UVa 11722 - Joining with Friend （概率 数形结合）

 

I I U P C   2 0 0 9
Problem J: Joining with Friend
You are going from Dhaka to Chittagong by train and you came to know one of your old friends is going from city Chittagong to Sylhet. You also know that both the trains will have a stoppage at junction Akhaura at almost same time. You wanted to see your friend there. But the system of the country is not that good. The times of reaching to Akhaura for both trains are not fixed. In fact your train can reach in any time within the interval [t1, t2] with equal probability. The other one will reach in any time within the interval [s1, s2] with equal probability. Each of the trains will stop for w minutes after reaching the junction.  You can only see your friend, if in some time both of the trains is present in the station. Find the probability that you can see your friend.
Input
The first line of input will denote the number of cases T (T < 500). Each of the following T line will contain 5 integers t1, t2, s1, s2, w (360 ≤ t1 < t2 < 1080, 360 ≤ s1 < s2 < 1080 and 1 ≤ w ≤ 90). All inputs t1, t2, s1, s2 and w are given in minutes and t1, t2, s1, s2 are minutes since midnight00:00.
Output
For each test case print one line of output in the format “Case #k: p” Here k is the case number andp is the probability of seeing your friend. Up to 1e-6 error in your output will be acceptable.
Sample Input	Output for Sample Input
2 1000 1040 1000 1040 20 720 750 730 760 16	Case #1: 0.75000000 Case #2: 0.67111111
Problem Setter: Md. Towhidul Islam Talukder Special Thanks: Samee Zahur, Mahbubul Hasan

 

题意：

你乘火车Ａ　你的小伙伴乘火车Ｂ，你们想要在Ｘ站会面

火车A到Ｘ站的时间可能是[t1, t2]中的某时刻（等概率），火车Ｂ到Ｘ站的时间可能是[s1, s2]中的某时刻（等概率）。

存储条目:
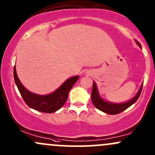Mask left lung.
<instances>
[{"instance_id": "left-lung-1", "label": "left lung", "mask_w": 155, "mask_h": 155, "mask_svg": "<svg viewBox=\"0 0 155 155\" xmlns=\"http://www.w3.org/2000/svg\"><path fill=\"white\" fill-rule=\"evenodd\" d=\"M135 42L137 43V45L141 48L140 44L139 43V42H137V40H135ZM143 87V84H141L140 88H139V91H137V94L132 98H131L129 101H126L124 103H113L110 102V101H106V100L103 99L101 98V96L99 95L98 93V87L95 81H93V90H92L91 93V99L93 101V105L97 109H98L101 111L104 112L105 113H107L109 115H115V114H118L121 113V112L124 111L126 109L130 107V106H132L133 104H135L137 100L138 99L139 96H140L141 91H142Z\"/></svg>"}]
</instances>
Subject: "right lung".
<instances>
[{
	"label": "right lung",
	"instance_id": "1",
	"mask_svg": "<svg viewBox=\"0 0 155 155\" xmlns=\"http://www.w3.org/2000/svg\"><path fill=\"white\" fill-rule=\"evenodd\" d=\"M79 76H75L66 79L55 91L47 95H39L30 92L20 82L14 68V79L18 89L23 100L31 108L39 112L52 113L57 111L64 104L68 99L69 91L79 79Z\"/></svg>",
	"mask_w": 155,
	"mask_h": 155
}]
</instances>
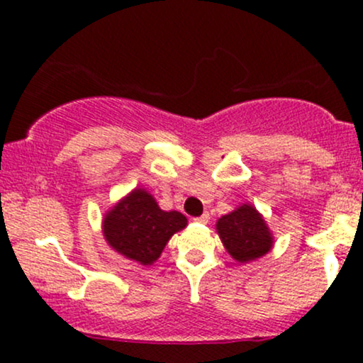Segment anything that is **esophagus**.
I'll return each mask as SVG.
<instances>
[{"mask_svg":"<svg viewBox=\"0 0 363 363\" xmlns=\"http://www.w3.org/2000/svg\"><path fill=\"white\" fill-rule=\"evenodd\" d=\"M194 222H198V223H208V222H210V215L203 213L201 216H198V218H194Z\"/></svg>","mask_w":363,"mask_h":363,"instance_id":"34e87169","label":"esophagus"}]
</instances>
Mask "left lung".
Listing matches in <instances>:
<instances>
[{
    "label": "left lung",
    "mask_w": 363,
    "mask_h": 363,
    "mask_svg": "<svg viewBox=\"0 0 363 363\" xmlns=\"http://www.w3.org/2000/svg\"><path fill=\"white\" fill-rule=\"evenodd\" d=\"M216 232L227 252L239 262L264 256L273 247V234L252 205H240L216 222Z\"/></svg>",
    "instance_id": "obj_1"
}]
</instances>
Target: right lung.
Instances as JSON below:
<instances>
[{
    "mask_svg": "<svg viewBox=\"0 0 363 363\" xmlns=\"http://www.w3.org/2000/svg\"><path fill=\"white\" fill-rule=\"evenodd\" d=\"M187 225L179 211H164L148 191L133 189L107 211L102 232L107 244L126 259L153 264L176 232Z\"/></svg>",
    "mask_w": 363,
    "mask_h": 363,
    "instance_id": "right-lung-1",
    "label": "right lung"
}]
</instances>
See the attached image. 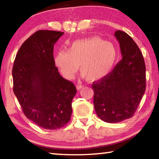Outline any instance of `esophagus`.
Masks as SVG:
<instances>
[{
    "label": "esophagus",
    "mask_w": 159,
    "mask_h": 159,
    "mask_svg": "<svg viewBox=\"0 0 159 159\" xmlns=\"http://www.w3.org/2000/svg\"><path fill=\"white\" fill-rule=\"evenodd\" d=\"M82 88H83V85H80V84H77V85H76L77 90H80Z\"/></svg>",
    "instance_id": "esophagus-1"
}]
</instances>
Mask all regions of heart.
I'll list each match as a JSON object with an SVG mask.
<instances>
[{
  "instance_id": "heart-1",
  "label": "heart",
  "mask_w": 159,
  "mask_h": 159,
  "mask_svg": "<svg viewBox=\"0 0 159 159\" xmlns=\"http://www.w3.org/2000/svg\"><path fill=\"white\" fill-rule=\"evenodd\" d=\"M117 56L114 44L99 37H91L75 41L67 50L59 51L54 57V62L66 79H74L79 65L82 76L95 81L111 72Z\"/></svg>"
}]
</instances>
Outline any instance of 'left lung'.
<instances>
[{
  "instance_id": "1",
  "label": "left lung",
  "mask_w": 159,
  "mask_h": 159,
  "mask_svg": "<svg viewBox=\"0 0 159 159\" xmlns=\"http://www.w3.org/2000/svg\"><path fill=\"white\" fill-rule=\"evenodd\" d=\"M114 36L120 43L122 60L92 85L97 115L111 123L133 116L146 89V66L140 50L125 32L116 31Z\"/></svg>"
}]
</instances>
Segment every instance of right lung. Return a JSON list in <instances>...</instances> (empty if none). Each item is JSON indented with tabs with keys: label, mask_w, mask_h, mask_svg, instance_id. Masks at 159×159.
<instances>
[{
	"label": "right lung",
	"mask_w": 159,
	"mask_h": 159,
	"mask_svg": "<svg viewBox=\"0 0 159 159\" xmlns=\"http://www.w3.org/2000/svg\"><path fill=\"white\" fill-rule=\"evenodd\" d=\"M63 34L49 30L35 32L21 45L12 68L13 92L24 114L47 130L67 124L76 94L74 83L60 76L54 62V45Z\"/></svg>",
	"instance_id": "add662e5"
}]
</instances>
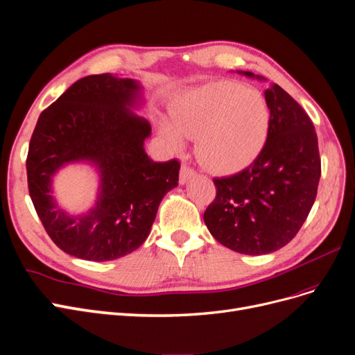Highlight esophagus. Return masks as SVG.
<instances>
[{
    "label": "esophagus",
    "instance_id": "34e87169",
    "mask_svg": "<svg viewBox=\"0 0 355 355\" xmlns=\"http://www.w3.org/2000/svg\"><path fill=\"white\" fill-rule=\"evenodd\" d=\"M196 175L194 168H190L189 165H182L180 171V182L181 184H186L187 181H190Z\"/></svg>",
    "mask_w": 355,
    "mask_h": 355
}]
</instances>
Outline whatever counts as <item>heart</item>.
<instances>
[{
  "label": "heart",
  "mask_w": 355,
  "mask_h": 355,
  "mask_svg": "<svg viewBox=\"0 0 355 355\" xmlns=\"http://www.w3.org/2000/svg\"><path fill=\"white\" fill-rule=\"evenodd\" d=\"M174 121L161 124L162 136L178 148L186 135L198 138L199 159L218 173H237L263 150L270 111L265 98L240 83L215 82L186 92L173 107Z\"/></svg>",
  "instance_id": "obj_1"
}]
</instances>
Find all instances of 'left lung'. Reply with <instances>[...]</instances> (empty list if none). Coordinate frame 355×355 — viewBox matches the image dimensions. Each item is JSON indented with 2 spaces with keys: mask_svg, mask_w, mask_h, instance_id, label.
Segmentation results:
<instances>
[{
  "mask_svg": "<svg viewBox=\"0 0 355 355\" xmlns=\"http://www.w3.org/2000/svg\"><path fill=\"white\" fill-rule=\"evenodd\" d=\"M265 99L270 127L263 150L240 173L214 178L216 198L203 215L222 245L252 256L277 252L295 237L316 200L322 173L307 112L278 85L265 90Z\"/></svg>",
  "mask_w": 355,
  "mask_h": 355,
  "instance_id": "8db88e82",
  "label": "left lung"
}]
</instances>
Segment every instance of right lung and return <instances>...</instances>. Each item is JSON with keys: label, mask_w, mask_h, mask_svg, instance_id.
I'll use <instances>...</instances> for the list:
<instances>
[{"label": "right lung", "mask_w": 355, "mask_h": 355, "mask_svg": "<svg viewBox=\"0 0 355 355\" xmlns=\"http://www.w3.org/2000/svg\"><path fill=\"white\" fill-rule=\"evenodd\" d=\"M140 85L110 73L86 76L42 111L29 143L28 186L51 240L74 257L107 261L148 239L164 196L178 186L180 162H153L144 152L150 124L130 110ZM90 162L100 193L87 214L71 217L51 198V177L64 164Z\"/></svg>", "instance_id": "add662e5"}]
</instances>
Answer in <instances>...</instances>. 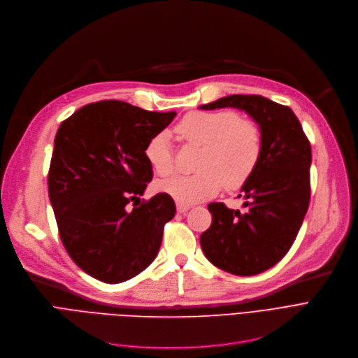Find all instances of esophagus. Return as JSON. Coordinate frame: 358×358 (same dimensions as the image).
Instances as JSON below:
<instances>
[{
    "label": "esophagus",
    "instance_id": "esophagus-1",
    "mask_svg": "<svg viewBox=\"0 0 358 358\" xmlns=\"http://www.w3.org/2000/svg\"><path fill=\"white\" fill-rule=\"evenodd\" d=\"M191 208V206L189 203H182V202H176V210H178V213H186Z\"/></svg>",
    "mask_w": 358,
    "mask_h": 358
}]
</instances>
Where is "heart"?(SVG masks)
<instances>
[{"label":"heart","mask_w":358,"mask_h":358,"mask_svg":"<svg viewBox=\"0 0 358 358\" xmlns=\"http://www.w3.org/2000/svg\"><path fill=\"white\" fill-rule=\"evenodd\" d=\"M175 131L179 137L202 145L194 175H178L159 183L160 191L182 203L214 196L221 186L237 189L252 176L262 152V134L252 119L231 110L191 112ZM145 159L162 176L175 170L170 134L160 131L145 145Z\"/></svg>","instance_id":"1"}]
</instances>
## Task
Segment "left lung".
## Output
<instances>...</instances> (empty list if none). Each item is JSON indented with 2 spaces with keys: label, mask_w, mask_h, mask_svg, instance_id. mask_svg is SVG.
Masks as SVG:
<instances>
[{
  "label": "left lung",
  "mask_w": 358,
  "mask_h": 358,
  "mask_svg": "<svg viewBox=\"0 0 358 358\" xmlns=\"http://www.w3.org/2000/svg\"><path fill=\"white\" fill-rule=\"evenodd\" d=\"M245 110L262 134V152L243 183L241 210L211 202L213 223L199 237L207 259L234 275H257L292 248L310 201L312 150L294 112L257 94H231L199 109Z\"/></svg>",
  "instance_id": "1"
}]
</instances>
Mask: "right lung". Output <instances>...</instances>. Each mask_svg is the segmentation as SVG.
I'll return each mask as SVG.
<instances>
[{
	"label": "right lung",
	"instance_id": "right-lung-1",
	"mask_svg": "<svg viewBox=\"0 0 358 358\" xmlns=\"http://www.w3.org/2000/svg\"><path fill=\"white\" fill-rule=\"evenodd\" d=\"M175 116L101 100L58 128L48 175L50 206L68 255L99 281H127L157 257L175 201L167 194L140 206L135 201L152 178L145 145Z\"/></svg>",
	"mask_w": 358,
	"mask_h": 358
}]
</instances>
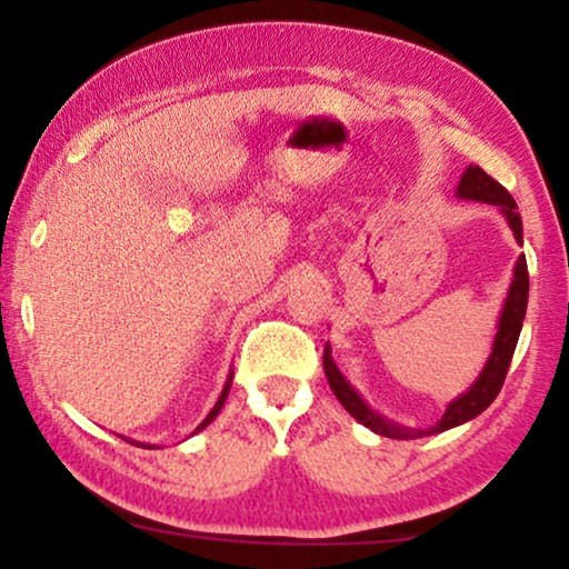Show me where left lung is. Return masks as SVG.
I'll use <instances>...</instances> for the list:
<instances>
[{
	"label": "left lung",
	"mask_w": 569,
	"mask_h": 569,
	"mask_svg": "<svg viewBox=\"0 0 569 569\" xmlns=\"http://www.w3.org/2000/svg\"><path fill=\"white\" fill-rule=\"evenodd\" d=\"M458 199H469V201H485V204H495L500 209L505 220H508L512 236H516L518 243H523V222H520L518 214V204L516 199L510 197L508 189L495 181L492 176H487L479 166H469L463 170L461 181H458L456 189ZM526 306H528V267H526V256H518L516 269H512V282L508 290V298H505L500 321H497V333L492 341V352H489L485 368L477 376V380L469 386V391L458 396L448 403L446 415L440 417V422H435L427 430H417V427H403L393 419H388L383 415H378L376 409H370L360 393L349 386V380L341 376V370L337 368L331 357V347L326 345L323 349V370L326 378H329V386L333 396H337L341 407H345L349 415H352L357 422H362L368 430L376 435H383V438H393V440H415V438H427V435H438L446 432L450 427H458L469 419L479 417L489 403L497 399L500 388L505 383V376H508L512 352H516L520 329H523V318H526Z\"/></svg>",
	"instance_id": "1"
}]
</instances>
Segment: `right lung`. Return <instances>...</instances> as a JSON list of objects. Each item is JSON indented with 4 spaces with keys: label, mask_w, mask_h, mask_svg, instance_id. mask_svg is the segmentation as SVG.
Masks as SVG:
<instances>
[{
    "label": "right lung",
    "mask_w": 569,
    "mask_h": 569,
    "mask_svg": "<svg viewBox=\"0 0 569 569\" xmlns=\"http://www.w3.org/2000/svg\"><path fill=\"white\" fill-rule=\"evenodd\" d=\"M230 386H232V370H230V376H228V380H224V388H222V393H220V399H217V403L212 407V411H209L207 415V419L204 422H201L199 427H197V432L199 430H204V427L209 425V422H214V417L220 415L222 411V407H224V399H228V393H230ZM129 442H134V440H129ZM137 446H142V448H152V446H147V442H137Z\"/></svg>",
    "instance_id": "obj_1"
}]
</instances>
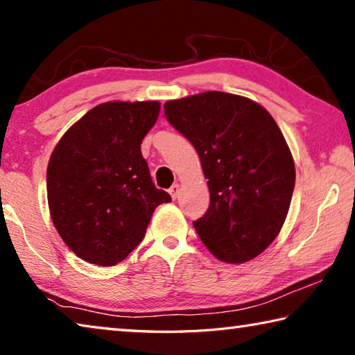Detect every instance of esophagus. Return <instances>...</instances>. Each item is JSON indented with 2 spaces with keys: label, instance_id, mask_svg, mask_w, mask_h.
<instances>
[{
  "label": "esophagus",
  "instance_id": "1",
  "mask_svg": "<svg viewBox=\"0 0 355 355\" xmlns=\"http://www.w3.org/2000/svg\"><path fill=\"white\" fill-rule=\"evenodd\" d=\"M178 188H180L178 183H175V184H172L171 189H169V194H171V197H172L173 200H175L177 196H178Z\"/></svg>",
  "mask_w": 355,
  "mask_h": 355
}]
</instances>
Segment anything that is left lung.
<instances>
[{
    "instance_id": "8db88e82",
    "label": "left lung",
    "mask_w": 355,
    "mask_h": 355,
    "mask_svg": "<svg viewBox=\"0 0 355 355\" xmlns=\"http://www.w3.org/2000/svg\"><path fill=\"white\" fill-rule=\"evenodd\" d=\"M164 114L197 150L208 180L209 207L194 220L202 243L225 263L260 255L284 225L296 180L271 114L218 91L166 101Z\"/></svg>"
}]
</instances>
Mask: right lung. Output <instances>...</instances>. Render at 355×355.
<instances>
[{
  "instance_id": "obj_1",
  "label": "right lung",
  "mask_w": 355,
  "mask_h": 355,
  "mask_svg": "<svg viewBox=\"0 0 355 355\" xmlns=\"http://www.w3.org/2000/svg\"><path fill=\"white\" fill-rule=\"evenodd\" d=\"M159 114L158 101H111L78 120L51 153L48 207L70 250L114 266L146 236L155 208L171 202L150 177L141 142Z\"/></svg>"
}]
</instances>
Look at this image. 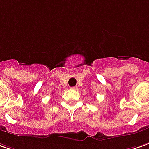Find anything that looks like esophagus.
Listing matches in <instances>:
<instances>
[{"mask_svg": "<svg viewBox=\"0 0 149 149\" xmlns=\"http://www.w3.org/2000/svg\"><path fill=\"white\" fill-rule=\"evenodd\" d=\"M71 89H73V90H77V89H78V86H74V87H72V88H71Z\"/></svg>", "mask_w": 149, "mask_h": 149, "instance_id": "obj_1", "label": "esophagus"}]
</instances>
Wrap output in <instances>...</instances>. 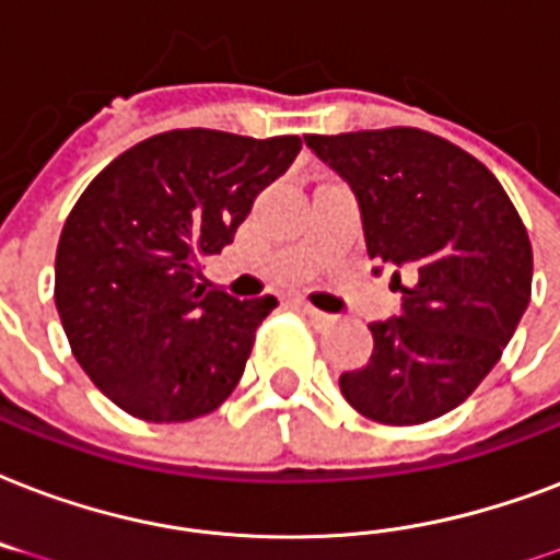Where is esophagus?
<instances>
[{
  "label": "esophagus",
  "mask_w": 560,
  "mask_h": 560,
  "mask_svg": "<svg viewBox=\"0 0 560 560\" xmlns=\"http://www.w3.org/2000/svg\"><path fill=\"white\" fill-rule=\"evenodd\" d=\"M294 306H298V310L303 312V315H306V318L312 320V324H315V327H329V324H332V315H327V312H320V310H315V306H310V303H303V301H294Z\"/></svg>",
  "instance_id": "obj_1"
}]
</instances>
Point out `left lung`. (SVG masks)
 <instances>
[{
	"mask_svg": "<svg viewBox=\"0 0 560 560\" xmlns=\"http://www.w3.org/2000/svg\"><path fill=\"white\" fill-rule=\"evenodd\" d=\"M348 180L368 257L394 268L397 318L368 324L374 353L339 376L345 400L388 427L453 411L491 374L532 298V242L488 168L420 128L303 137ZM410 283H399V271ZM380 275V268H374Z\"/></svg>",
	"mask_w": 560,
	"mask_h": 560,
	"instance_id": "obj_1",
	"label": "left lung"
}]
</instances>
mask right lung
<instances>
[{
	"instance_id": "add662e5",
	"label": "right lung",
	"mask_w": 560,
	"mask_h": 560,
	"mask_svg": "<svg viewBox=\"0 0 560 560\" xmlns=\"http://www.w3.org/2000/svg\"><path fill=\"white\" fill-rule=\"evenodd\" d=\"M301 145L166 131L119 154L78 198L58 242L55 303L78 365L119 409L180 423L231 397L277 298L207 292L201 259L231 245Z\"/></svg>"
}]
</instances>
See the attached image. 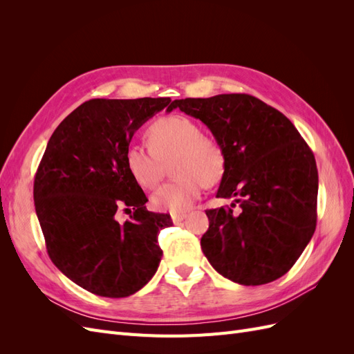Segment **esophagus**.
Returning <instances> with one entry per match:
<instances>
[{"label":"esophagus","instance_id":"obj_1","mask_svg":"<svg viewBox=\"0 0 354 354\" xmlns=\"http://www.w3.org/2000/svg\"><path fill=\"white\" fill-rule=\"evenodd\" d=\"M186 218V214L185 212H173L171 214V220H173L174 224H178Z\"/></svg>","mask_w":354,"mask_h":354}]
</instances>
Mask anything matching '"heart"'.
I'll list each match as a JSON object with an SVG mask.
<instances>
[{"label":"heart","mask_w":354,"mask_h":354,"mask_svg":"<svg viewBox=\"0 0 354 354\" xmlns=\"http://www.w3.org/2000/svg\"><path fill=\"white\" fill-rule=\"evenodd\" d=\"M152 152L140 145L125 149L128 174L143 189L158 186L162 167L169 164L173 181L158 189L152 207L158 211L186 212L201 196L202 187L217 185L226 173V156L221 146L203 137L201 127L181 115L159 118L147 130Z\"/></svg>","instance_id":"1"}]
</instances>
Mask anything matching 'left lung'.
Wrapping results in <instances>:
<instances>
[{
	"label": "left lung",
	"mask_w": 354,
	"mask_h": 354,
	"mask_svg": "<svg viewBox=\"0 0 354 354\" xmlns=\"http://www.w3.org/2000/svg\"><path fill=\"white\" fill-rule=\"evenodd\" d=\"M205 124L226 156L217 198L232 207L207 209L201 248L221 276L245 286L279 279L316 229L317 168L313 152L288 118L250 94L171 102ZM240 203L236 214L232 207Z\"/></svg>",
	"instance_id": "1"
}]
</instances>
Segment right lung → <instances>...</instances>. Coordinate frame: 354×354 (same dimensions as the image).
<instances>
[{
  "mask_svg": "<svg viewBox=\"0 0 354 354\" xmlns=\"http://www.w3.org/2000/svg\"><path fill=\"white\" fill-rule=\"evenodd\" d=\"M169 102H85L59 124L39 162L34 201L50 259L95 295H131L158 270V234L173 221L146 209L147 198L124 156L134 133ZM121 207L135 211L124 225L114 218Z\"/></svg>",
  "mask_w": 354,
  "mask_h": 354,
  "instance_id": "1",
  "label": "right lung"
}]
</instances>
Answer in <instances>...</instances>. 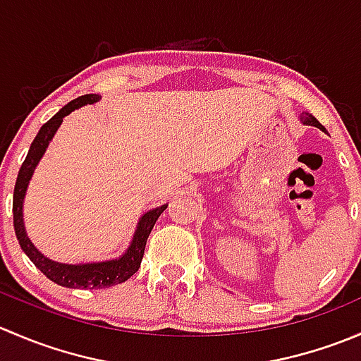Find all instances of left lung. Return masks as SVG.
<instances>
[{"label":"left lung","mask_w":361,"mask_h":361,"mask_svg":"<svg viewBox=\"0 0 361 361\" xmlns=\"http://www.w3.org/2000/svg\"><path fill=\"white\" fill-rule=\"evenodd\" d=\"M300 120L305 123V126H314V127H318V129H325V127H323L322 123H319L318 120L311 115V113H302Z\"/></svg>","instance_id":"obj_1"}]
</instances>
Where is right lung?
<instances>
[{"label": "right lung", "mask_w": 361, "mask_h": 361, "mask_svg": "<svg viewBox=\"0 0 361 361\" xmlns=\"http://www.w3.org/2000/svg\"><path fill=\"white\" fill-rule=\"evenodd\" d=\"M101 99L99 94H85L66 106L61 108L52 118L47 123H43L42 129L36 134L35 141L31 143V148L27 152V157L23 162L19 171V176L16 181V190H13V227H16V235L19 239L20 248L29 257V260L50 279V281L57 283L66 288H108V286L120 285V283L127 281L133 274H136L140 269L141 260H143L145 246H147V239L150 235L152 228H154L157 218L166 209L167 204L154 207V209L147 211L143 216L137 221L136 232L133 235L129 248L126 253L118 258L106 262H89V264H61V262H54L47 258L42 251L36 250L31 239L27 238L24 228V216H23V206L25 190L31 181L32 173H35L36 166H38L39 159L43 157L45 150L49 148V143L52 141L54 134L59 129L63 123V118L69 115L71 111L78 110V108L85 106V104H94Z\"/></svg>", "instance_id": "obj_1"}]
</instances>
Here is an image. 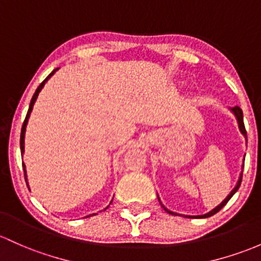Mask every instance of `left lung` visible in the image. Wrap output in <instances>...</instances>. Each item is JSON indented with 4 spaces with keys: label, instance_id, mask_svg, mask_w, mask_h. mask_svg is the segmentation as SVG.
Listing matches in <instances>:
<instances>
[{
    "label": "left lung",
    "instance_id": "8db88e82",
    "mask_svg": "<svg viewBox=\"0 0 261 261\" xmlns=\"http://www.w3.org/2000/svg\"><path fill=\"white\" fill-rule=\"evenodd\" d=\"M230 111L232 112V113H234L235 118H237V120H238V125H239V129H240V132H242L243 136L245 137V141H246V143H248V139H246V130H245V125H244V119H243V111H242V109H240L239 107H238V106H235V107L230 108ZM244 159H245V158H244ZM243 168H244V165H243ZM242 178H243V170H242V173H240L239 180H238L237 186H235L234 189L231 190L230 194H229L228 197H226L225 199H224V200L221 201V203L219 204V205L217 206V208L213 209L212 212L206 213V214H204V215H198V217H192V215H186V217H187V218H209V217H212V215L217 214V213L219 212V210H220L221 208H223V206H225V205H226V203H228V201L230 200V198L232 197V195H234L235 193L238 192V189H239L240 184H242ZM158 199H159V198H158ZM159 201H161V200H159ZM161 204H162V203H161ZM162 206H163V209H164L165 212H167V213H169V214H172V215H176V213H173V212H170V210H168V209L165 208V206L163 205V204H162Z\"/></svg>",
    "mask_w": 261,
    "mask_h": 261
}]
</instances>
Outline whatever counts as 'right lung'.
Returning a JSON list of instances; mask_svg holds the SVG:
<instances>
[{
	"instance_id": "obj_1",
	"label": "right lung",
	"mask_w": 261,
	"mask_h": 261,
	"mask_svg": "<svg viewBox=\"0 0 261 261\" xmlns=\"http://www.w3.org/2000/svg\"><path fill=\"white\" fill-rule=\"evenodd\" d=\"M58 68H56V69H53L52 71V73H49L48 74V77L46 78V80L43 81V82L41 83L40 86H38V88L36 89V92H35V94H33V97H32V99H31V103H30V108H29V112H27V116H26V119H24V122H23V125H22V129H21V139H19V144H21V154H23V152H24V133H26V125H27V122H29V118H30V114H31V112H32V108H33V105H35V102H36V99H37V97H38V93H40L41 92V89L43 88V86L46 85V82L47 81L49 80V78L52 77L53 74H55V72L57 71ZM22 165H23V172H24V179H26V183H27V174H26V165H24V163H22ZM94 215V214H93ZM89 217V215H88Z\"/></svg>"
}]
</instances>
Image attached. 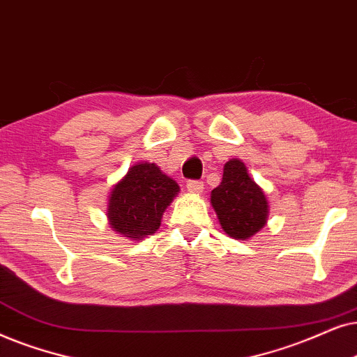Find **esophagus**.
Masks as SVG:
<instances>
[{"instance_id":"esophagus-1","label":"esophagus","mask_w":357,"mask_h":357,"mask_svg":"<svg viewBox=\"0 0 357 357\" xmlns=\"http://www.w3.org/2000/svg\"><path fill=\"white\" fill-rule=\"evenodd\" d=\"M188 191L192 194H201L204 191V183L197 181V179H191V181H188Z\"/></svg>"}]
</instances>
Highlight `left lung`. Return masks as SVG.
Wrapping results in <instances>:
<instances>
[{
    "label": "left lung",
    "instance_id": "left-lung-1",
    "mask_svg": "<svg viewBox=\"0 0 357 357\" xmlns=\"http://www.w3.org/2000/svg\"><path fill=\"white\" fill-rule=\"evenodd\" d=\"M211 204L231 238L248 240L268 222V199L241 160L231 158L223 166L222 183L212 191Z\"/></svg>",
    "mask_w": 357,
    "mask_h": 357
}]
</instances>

> _练习要求_
**a)** 判断下列三种说法是否与火车会面问题的文本相符：(i) 两列火车到站后各停留 w 分钟；(ii) 测试数据组数 T 可以达到 500 或更多；(iii) 输出结果允许有 1e-3 的误差。每项回答“是”或“否”，并原文引用起决定作用的词句。
**b)** 接着火车会面问题的文本最后一句往下续写。

> _参考答案_
**a)**
(i) 是。“Each of the trains will stop for w minutes after reaching the junction.”
(ii) 否。“T < 500”
(iii) 否。“Up to 1e-6 error in your output will be acceptable.”

**b)**
ＡＢ车到站后都会停留Ｗ分钟。只有在同一时刻ＡＢ车都停在Ｘ站的时候，你才可以和你小伙伴会面。

求你们能够会面的概率

大白上的思路很巧妙　把问题转化为求面积

ｘ轴表示Ａ车到站的时刻　即[t1, t2]是一条平行于ｘ轴的线段L1

ｙ轴表示Ｂ车到站的时刻　即[s1, s2]是一条平行于ｙ轴的线段L2

则L1 L2就是一个矩形的两条相邻的边，整个概率空间就是这个矩形

则会面的概率就是　矩形与（直线y = x + w 与 y = x - w之间的面积）的相交部分

#include <cstdio>
#include <iostream>
#include <vector>
#include <algorithm>
#include <cstring>
#include <string>
#include <map>
#include <cmath>
#include <queue>
#include <set>

using namespace std;

//#define WIN
#ifdef WIN
typedef __int64 LL;
#define iform "%I64d"
#define oform "%I64d\n"
#define oform1 "%I64d"
#else
typedef long long LL;
#define iform "%lld"
#define oform "%lld\n"
#define oform1 "%lld"
#endif

#define S64I(a) scanf(iform, &(a))
#define P64I(a) printf(oform, (a))
#define P64I1(a) printf(oform1, (a))
#define REP(i, n) for(int (i)=0; (i)<n; (i)++)
#define REP1(i, n) for(int (i)=1; (i)<=(n); (i)++)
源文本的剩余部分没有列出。